(Work order)
Drop the pictures and repeat exactly from the "ГДЗ (Решебник) по" line down to the last line of the entries below.

/---

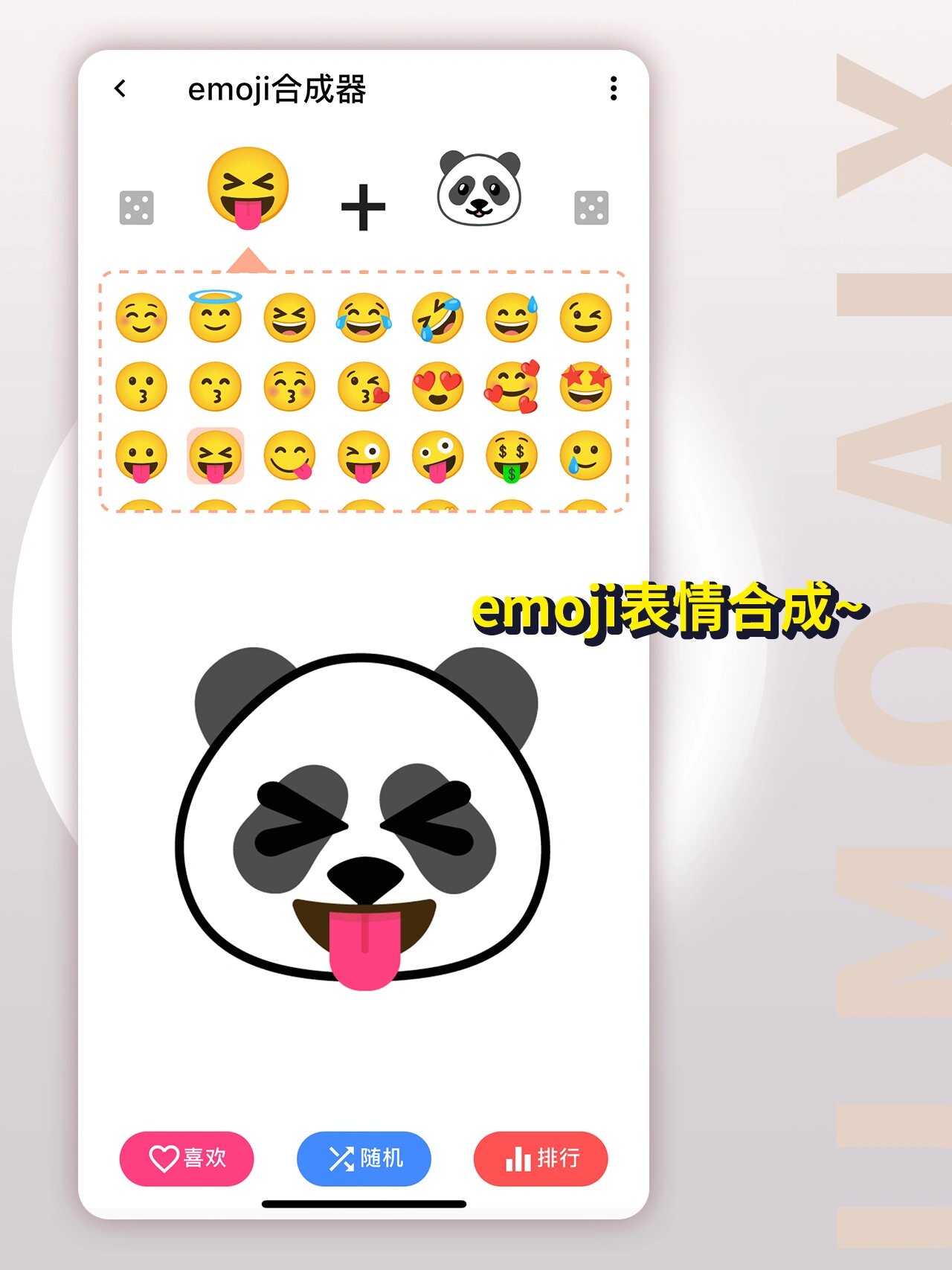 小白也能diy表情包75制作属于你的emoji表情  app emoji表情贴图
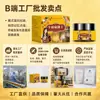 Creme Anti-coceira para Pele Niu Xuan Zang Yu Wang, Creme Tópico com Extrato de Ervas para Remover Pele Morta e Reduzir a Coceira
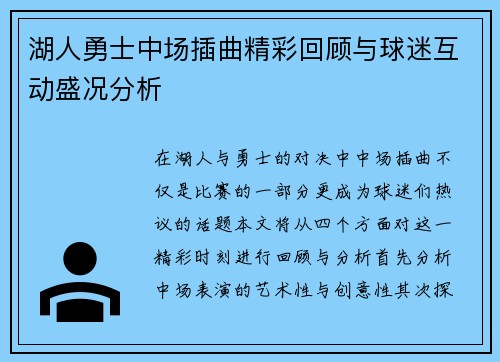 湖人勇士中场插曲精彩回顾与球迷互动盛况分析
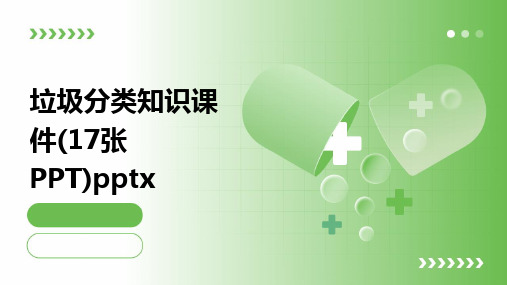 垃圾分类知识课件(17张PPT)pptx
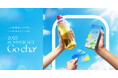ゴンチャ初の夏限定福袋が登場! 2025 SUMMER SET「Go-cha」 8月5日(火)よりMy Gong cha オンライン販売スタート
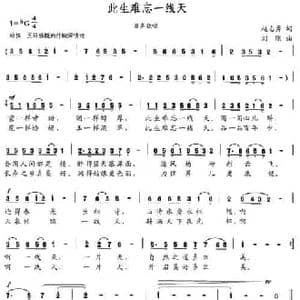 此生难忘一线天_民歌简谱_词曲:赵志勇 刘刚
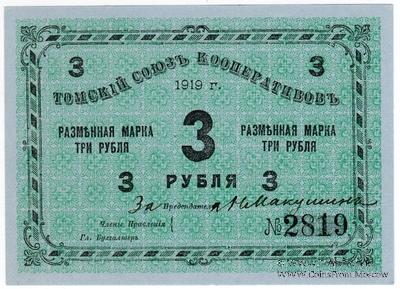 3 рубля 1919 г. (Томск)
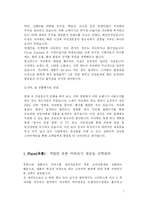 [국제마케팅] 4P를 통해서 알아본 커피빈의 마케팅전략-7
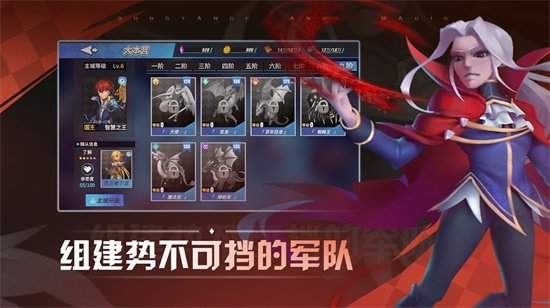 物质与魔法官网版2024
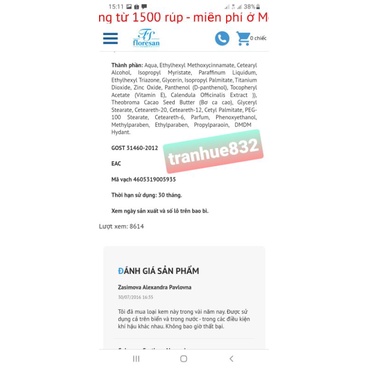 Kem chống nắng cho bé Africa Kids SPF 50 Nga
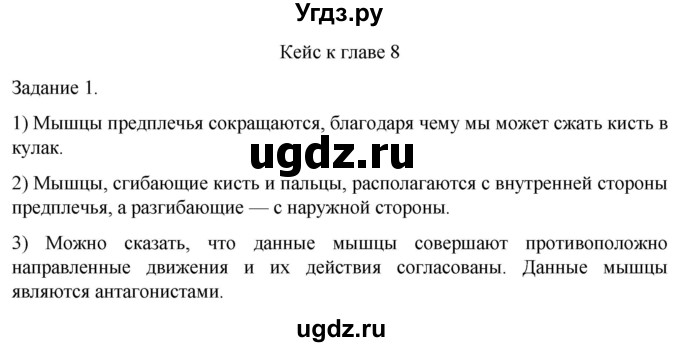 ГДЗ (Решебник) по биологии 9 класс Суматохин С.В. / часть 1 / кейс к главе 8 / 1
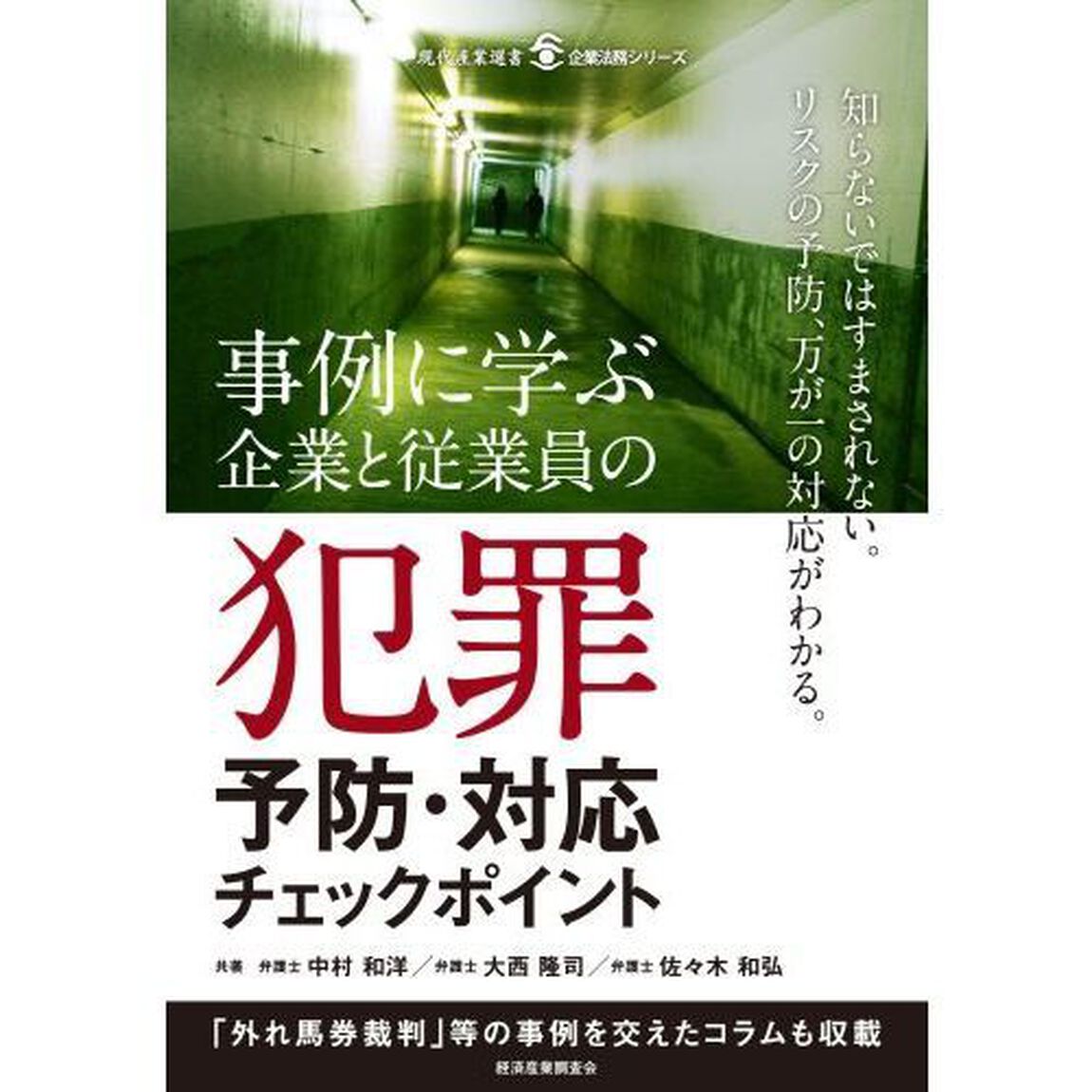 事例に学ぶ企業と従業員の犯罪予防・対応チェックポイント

\---

(Output)
 ГДЗ (Решебник) по биологии 9 класс Суматохин С.В. / часть 1 / кейс к главе 8 / 1
 事例に学ぶ企業と従業員の犯罪予防・対応チェックポイント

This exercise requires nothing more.